The Act applies to contracts for "construction operations". These are defined in section 105(1) and qualified by the exceptions under section 105(2). Important in this case, was the exception in relation to "assembly, installation or demolition of plant or machinery…on a site where the primary purpose is…nuclear processing, power generation, or water effluent treatments…"

If a broad approach was taken to the definition (as had been favoured in the earlier case of ABB v Norwest Holt Engineering Ltd (2000) 77 ConLR 20) then any works that related to the assembly or installation of plant or machinery for a power plant would fall under the exclusion in section 105(2) and this dispute would therefore be outwith the scope of the Act.

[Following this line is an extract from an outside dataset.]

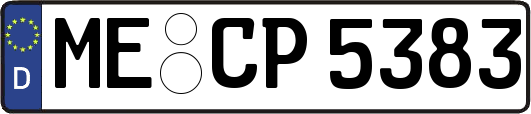 ME-CP5383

If, however, a narrow approach was taken (as it was in Palmers Ltd v AB Power Construction Ltd [1999] BLR 426), unless the works directly related to the assembly or installation of plant for instance, they may not be excluded. On this view, since NMC's works were not the assembly or installation of the power plant or machinery, they were not excluded and the Act would apply.

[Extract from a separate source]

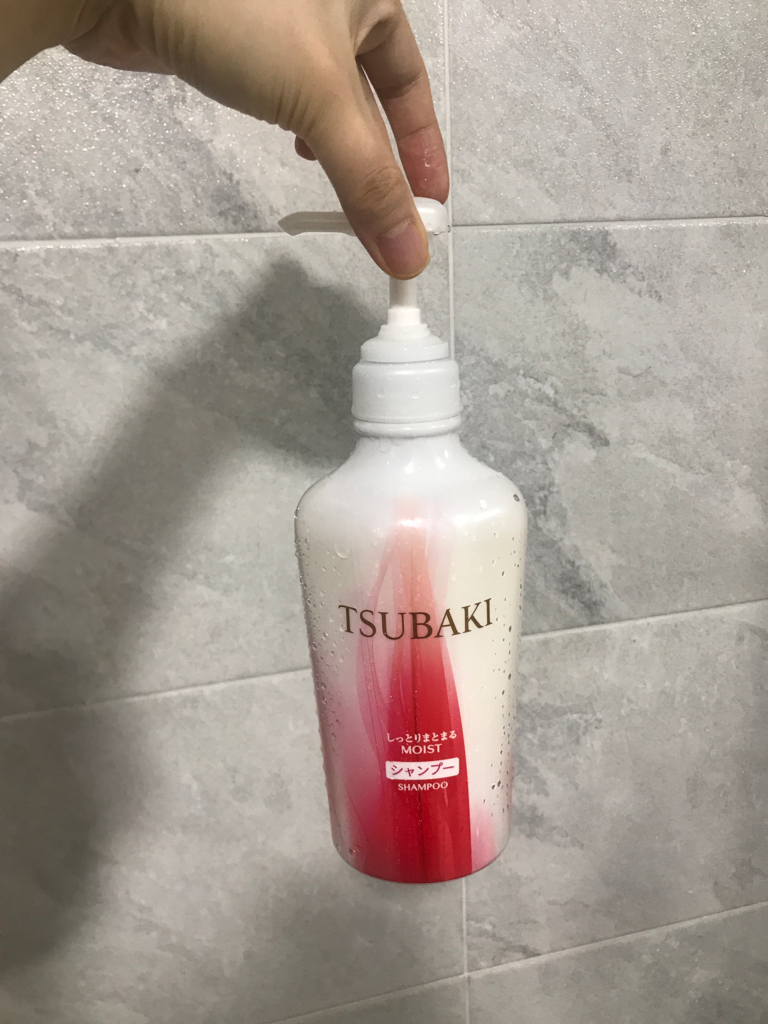 Real user review photo of MOIST SHAMPOO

In deciding which view was to be preferred, the court looked at the records of the parliamentary debate when the Act was being drafted. The court held that had Parliament wanted all works directly or indirectly linked to one of the excluded categories to be excluded, they would have inserted a catch-all provision into the Act. The fact that they had not done so indicated that they had not intended the Act to be excluded in circumstances such as this case. As such, the court held that the narrow approach was to be preferred. The Act therefore applied to the sub-contracts and NMC were entitled to adjudicate.

The case is an important reminder to parties entering a contract for construction works to consider whether the Act will in fact apply. If there is doubt, parties can consider drafting in a contractual Adjudication process rather than relying on the Act.